The Ottawa Police Service’s Interim Chief Steve Bell said the truckers were warned “all week” they were going to be arrested, and even on the morning of the arrests “all unlawful protesters were given many, many opportunities to leave.” This came after nearly three weeks of horn blaring that plagued the city and required an injunction to stop. That’s to say nothing of the harassment, including threats and hate crimes, endured by Ottawa residents. Text messages from an affidavit reveal an Ottawa police officer even gave protesters parking advice ahead of time and offered to devise for them a “plan.”

The Freedom Convoy and Indigenous land protests have significant distinctions. There’s a big difference between protesting the corporate and colonial degradation of Indigenous land and aggressively occupying residential streets en-masse because you don’t want to get vaccinated. Beyond that, the clear contrast in policing tactics and attitudes reflects an anti-Indigenous bias that is not just harmful but dangerous.

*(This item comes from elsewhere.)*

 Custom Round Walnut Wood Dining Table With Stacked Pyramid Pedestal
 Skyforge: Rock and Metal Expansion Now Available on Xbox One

There’s no denying the far-right ties held by many Freedom Convoy attendees. The fact that Ottawa police were so slow to publicly distance themselves from the participants within their ranks and take action against the convoy is alarming. Peaceful protests shouldn’t end in arrest, but Indigenous land protectors face this reality regularly despite causing a fraction of the disruption the Freedom Convoy generated. 

This is a systemic issue, but it still requires awareness. It’s easy to be distracted by the spectacle of the Convoy and its obvious political implications, but we can’t let ourselves get sidetracked from working against Canada’s colonial policing history and its far-reaching consequences.